DevOps: Year One

Magnus Hedemark

I had the pleasure of addressing the Triangle DevOps meetup group on the subject of DevOps: Year One. The target audience was anyone who has bought into the idea of DevOps transformation for their business, but wanted practical advice for how to get started.

With only an hour to speak, and so many great questions to answer, we barely got to scratch the surface. But we did get to talk about some specific practices that have helped the Systems Engineering team at Bronto to work much more effectively.

This was the first time we’ve tried live streaming a DevOps meetup, and while the A/V quality leaves a lot to be desired this time, we’re going to get better at this. The slides aren’t visible in the video itself, but I’ve made them available.

The talk itself was based on the prevailing wisdom of the DevOps community, as well as my own successes (and failures) in fomenting DevOps transformation at Bronto and beyond.

I lead right in with the subject of failure. Our attitudes about failure in a DevOps culture must be an attitude of scientific curiosity. Each failure is an incredible opportunity to learn about the fragility of our systems, of our processes, and allow us to shore those things up in a planned fashion rather than during a real crisis (hopefully). The intimidation of searching for “root cause” (often a human being) is giving way to something more blameless, sincerely inquisitive, where people feel safe talking about their contributions to the failure because 1) they’ve learned something valuable and 2) know they won’t be penalized for it. And we’ve also learned that when things break, there usually isn’t any one specific cause, but a number of contributing factors to reveal.

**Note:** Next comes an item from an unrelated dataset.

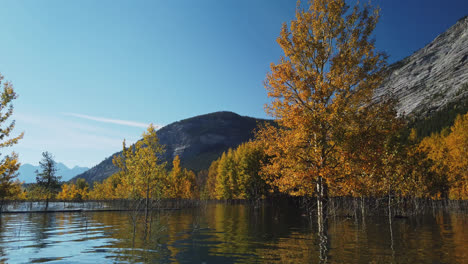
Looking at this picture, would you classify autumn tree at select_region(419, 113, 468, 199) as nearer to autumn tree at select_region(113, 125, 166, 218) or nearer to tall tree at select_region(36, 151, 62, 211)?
autumn tree at select_region(113, 125, 166, 218)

At a very high level, we were able to cover some of the organizational alignment gotchas, and how to approach the transformation from a cultural leadership perspective. We talked about how much easier these things can be when you’ve got executive support, not necessarily from a command and control perspective, but just from the point of influence and vision.

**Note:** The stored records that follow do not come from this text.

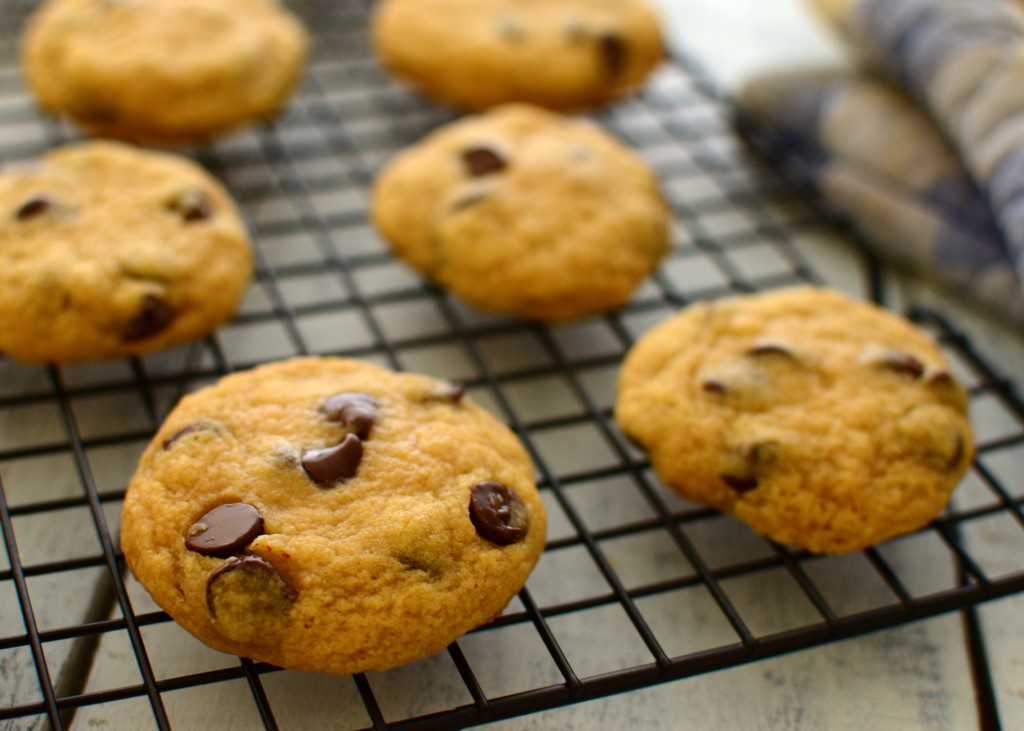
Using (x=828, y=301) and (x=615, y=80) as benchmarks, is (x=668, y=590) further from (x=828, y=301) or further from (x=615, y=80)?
(x=615, y=80)

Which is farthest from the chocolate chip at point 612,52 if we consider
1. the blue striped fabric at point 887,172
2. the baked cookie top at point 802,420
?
the baked cookie top at point 802,420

We also got to talk a bit about how my own approach to DevOps transformation borrows heavily from the Toyota Production System and the Toyota Way, as well as from the Agile values and principles. We talked a bit about how getting lined up on values and principles is so much more important than the technology or the process, because when you’re making tough decisions about technology and process, the values and principles will serve as a compass so you don’t get lost.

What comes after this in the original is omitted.